→ TASK: Extract the entries below verbatim, leaving out the pictures.

### RAW RECORDS

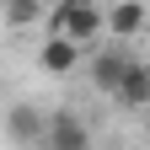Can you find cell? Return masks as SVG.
Instances as JSON below:
<instances>
[{
	"instance_id": "obj_1",
	"label": "cell",
	"mask_w": 150,
	"mask_h": 150,
	"mask_svg": "<svg viewBox=\"0 0 150 150\" xmlns=\"http://www.w3.org/2000/svg\"><path fill=\"white\" fill-rule=\"evenodd\" d=\"M48 32H64L75 43H91L97 32H107V11L91 6V0H59L48 11Z\"/></svg>"
},
{
	"instance_id": "obj_2",
	"label": "cell",
	"mask_w": 150,
	"mask_h": 150,
	"mask_svg": "<svg viewBox=\"0 0 150 150\" xmlns=\"http://www.w3.org/2000/svg\"><path fill=\"white\" fill-rule=\"evenodd\" d=\"M134 64H139V59H134L129 48H107V54H97V59H91V86H97L102 97H112V91L123 86V75L134 70Z\"/></svg>"
},
{
	"instance_id": "obj_3",
	"label": "cell",
	"mask_w": 150,
	"mask_h": 150,
	"mask_svg": "<svg viewBox=\"0 0 150 150\" xmlns=\"http://www.w3.org/2000/svg\"><path fill=\"white\" fill-rule=\"evenodd\" d=\"M81 48L86 43H75V38H64V32H48L43 48H38V64H43L48 75H70L75 64H81Z\"/></svg>"
},
{
	"instance_id": "obj_4",
	"label": "cell",
	"mask_w": 150,
	"mask_h": 150,
	"mask_svg": "<svg viewBox=\"0 0 150 150\" xmlns=\"http://www.w3.org/2000/svg\"><path fill=\"white\" fill-rule=\"evenodd\" d=\"M43 134H48V123H43V112H38V107H27V102L6 107V139H16V145H38Z\"/></svg>"
},
{
	"instance_id": "obj_5",
	"label": "cell",
	"mask_w": 150,
	"mask_h": 150,
	"mask_svg": "<svg viewBox=\"0 0 150 150\" xmlns=\"http://www.w3.org/2000/svg\"><path fill=\"white\" fill-rule=\"evenodd\" d=\"M43 145H54V150H86V145H91V129H86L81 118H70V112H54Z\"/></svg>"
},
{
	"instance_id": "obj_6",
	"label": "cell",
	"mask_w": 150,
	"mask_h": 150,
	"mask_svg": "<svg viewBox=\"0 0 150 150\" xmlns=\"http://www.w3.org/2000/svg\"><path fill=\"white\" fill-rule=\"evenodd\" d=\"M150 22V11H145V0H118V6L107 11V32H118V38H139Z\"/></svg>"
},
{
	"instance_id": "obj_7",
	"label": "cell",
	"mask_w": 150,
	"mask_h": 150,
	"mask_svg": "<svg viewBox=\"0 0 150 150\" xmlns=\"http://www.w3.org/2000/svg\"><path fill=\"white\" fill-rule=\"evenodd\" d=\"M112 102H118V107H150V64L145 59L123 75V86L112 91Z\"/></svg>"
},
{
	"instance_id": "obj_8",
	"label": "cell",
	"mask_w": 150,
	"mask_h": 150,
	"mask_svg": "<svg viewBox=\"0 0 150 150\" xmlns=\"http://www.w3.org/2000/svg\"><path fill=\"white\" fill-rule=\"evenodd\" d=\"M32 22H48L38 0H11L6 6V27H32Z\"/></svg>"
}]
</instances>
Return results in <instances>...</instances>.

######

→ TASK ANSWER:
Can you find cell? Return masks as SVG.
Instances as JSON below:
<instances>
[{
	"instance_id": "obj_1",
	"label": "cell",
	"mask_w": 150,
	"mask_h": 150,
	"mask_svg": "<svg viewBox=\"0 0 150 150\" xmlns=\"http://www.w3.org/2000/svg\"><path fill=\"white\" fill-rule=\"evenodd\" d=\"M48 32H64L75 43H91L97 32H107V11L91 6V0H59L48 11Z\"/></svg>"
},
{
	"instance_id": "obj_2",
	"label": "cell",
	"mask_w": 150,
	"mask_h": 150,
	"mask_svg": "<svg viewBox=\"0 0 150 150\" xmlns=\"http://www.w3.org/2000/svg\"><path fill=\"white\" fill-rule=\"evenodd\" d=\"M134 64H139V59H134L129 48H107V54H97V59H91V86H97L102 97H112V91L123 86V75L134 70Z\"/></svg>"
},
{
	"instance_id": "obj_3",
	"label": "cell",
	"mask_w": 150,
	"mask_h": 150,
	"mask_svg": "<svg viewBox=\"0 0 150 150\" xmlns=\"http://www.w3.org/2000/svg\"><path fill=\"white\" fill-rule=\"evenodd\" d=\"M81 48L86 43H75V38H64V32H48L43 48H38V64H43L48 75H70L75 64H81Z\"/></svg>"
},
{
	"instance_id": "obj_4",
	"label": "cell",
	"mask_w": 150,
	"mask_h": 150,
	"mask_svg": "<svg viewBox=\"0 0 150 150\" xmlns=\"http://www.w3.org/2000/svg\"><path fill=\"white\" fill-rule=\"evenodd\" d=\"M43 134H48V123H43V112H38V107H27V102L6 107V139H16V145H38Z\"/></svg>"
},
{
	"instance_id": "obj_5",
	"label": "cell",
	"mask_w": 150,
	"mask_h": 150,
	"mask_svg": "<svg viewBox=\"0 0 150 150\" xmlns=\"http://www.w3.org/2000/svg\"><path fill=\"white\" fill-rule=\"evenodd\" d=\"M43 145H54V150H86V145H91V129H86L81 118H70V112H54Z\"/></svg>"
},
{
	"instance_id": "obj_6",
	"label": "cell",
	"mask_w": 150,
	"mask_h": 150,
	"mask_svg": "<svg viewBox=\"0 0 150 150\" xmlns=\"http://www.w3.org/2000/svg\"><path fill=\"white\" fill-rule=\"evenodd\" d=\"M150 22V11H145V0H118V6L107 11V32H118V38H139Z\"/></svg>"
},
{
	"instance_id": "obj_7",
	"label": "cell",
	"mask_w": 150,
	"mask_h": 150,
	"mask_svg": "<svg viewBox=\"0 0 150 150\" xmlns=\"http://www.w3.org/2000/svg\"><path fill=\"white\" fill-rule=\"evenodd\" d=\"M112 102H118V107H150V64L145 59L123 75V86L112 91Z\"/></svg>"
},
{
	"instance_id": "obj_8",
	"label": "cell",
	"mask_w": 150,
	"mask_h": 150,
	"mask_svg": "<svg viewBox=\"0 0 150 150\" xmlns=\"http://www.w3.org/2000/svg\"><path fill=\"white\" fill-rule=\"evenodd\" d=\"M32 22H48L38 0H11L6 6V27H32Z\"/></svg>"
}]
</instances>
Return results in <instances>...</instances>.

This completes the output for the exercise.